Procurement officers

According to Mr Prempeh, NADMO also lacked procurement officers to procure relief items as the district level looked up to the headquarters and that caused delays in some of the items reaching victims on time.

The Minister for the Interior, Mr Ambrose Dery, who was with the NADMO team, assured the committee that he was going to talk to the Finance Minister concerning the release of funds to purchase relief items for victims.
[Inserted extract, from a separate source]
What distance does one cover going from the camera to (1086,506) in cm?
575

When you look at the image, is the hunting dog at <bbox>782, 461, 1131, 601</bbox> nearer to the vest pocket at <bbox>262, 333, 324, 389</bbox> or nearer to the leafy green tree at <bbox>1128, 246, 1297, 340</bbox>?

He sympathised with the families of the people who lost their lives during the rains last Sunday and attributed some of the causes to the improper sighting of signboards which at times disrupted people during the rainy season, apart from buildings on waterways.

Mr Dery also assured the committee that the government was taking steps to see how best to contain the floods or its after-effects.

Ravaging effect

While NADMO recounts its troubles, scores of people are grappling with the ravaging effects of the rainy season as some persons lost their lives last Sunday after four hours of rainfall.

The deaths come exactly a week after five others died after last week Sunday’s downpour. The fatalities were a woman and her child, two men and one other who was electrocuted.

Last year, a culvert near the Kpeshie Lagoon on the Teshie-La boundary swallowed the vehicle of Dr Aya Hayfron, a medical doctor who attempted to cross the drain on a rainy Monday evening. She was found dead the next morning.

Mr Avedzi, who is also the Deputy Minority Leader, promised to assist NADMO by adding the committee’s voice to theirs for the Ministry of Finance to release funds on time in order for them to procure relief items for victims.